Finland narrowly avoided the “observation category” of the economy

The autumn package of the EU semester, announced by the European Commission on Tuesday, assesses the state of the economies of the EU countries.

According to the Commission, the assessment is about how member countries achieve macroeconomic balance and a realistic and manageable debt level.

According to the commission, the new economic control framework focuses on the evaluation of the member countries’ medium-term plans and the countries’ net spending path.

According to the EU’s common economic rules, the annual deficit of the member countries should not exceed three percent of the gross domestic product.

According to the commission, the new control framework will enhance economic coordination and improve the control of economic policy and public finances.

21 reviews

The commission was able to make assessments of the plans of 21 countries. A total of 22 of them were presented.

According to the Commission’s conclusions, the plans of 20 countries meet the requirements of the new economic framework.

The Commission estimates that these countries have “a credible path to ensure that the debt level is on a sustainable downward trajectory”.

The countries that have passed the Commission’s screening are Croatia, Cyprus, the Czech Republic, Denmark, Estonia, Finland, France, Ireland, Greece, Italy, Latvia, Luxembourg, Malta, Poland, Portugal, Romania, Slovakia, Slovenia, Spain and Sweden.

For these countries, the Commission recommends that the Council approve the net spending path included in the medium-term plans.

With regard to the Netherlands, the Commission proposes that the Council recommends net spending for the country, consistent with the information provided by the Commission in June.

Hungary’s medium-term plan is still being evaluated by the Commission.

Finland is among the five countries – together with France, Italy, Spain and Romania – whose net spending career the commission agreed to extend from four to seven years.

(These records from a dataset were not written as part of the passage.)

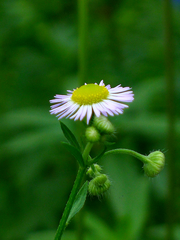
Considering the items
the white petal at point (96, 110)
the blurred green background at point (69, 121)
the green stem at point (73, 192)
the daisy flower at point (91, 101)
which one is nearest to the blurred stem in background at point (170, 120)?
the blurred green background at point (69, 121)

The Commission estimates that the reform measures and investment commitments included in the plans of all five countries meet the criteria for an extension.

For observation class

The Commission does not intend to put Finland in the so-called economic “observation category”, i.e. the excessive deficit procedure (EDP), even though Finland’s public finance expenditures exceed revenues by more than three percent this year.

According to the forecast of the Ministry of Finance, the deficit will rise to 3.7 percent this year, but the excess of the deficit is estimated to be exceptional and temporary.

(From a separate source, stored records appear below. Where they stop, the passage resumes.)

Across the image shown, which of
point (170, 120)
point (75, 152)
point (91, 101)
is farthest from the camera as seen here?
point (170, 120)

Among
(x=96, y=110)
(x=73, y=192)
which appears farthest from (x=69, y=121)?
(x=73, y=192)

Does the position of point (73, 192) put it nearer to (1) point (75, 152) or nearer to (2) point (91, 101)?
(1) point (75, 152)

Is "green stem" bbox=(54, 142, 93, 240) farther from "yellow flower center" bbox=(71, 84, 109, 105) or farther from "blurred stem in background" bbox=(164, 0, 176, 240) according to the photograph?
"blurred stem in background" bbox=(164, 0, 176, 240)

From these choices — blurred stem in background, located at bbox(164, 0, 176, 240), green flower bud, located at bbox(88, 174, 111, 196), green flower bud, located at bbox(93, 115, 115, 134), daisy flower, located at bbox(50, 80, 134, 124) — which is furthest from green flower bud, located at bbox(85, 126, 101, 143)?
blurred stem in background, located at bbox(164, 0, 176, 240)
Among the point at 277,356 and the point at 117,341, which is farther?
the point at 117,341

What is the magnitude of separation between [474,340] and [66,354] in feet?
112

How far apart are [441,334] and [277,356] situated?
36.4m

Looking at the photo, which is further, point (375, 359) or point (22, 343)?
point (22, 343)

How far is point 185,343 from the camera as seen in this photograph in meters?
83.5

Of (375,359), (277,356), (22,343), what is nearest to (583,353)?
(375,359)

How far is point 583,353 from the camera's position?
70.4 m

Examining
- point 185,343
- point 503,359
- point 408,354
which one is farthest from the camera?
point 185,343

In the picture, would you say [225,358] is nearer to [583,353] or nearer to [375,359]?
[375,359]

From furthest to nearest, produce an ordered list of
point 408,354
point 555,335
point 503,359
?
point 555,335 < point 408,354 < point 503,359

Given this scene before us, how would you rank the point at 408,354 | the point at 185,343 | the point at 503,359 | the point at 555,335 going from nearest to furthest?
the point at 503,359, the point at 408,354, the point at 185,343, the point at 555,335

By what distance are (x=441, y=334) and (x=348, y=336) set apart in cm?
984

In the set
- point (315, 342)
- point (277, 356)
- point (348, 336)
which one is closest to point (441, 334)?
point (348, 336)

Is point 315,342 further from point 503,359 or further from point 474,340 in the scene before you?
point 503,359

VM predicts that next year the public sector deficit will be 3.2 percent.

Prime minister Petteri Orpon However, the (kok) government is planning a deficit of less than three percent for next year.

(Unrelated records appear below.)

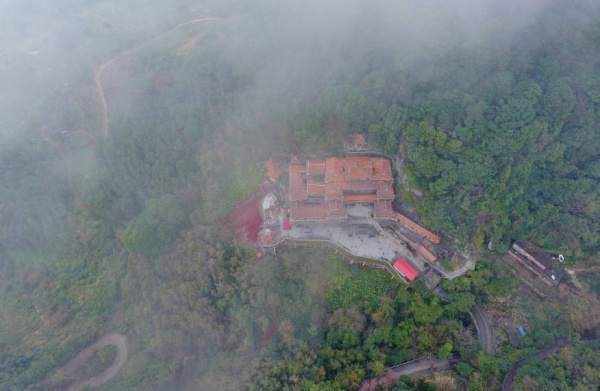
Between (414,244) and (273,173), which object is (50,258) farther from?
(414,244)

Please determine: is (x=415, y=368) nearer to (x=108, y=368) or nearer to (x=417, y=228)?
(x=417, y=228)

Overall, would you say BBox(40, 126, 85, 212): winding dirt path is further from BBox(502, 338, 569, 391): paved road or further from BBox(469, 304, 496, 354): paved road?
BBox(502, 338, 569, 391): paved road

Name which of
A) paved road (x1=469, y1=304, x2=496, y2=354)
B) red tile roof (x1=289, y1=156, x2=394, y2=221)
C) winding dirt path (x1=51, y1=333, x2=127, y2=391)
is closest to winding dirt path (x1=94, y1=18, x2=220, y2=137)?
winding dirt path (x1=51, y1=333, x2=127, y2=391)

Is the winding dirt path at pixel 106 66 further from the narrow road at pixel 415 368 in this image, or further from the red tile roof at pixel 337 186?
the narrow road at pixel 415 368


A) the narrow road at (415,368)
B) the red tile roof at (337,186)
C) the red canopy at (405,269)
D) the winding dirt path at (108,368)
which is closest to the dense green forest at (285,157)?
the narrow road at (415,368)

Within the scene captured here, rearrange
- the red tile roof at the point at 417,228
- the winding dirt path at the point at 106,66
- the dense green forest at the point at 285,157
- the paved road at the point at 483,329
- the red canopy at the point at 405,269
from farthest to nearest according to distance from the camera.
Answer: the winding dirt path at the point at 106,66 < the red tile roof at the point at 417,228 < the red canopy at the point at 405,269 < the paved road at the point at 483,329 < the dense green forest at the point at 285,157

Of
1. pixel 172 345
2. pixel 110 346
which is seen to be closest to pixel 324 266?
pixel 172 345
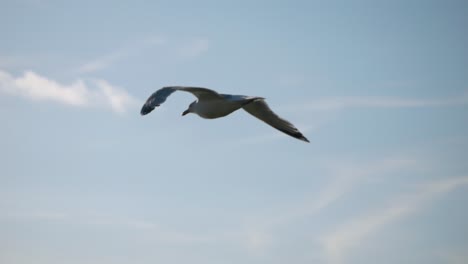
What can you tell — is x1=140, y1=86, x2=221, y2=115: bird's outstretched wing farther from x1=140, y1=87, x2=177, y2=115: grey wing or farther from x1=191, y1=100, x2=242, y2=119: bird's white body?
x1=191, y1=100, x2=242, y2=119: bird's white body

According to the Commission’s recent assessment, Finland’s deficit is not expected to exceed the reference value in 2025, even if no new policy measures are taken.

In the recent autumn package, the Commission also presents recommendations on what actions the eight countries currently under observation must take.

According to the Commission, the corrective measures are mainly based on the medium-term plans of the member countries.

The countries under observation are Belgium, France, Hungary, Italy, Malta, Poland, Romania and Slovakia.

According to the commission, Austria may also be threatened with being placed under surveillance, unless the country’s new government presents credible corrective measures for its economy.

Budgets are the reason

The Commission has also assessed the 2025 budget plans (DBP) of the 17 euro countries and whether the countries’ net expenditure growth is in line with the medium-term plans.

According to the Commission’s assessment, eight euro area member states follow the fiscal policy recommendations of the new line.

These countries are Greece, Cyprus, Latvia, Slovenia, Slovakia, Italy, Croatia and France.

According to the Commission, seven countries “are not fully in line” with the recommendations. The countries are Finland, Estonia, Germany, Ireland, Luxembourg, Malta and Portugal.

According to the Commission’s assessment, the Netherlands is “not at all in line” with the given recommendations, because its net spending exceeds the maximum amounts given by the Commission.

Lithuania also has a risk that its spending will exceed the maximum amounts.

Next, the Council and the Eurogroup will discuss the autumn package of the EU semester of economic policy.

After the Council has approved the member countries’ medium-term plans, the Commission monitors whether the member countries comply with the commitments presented in the plans.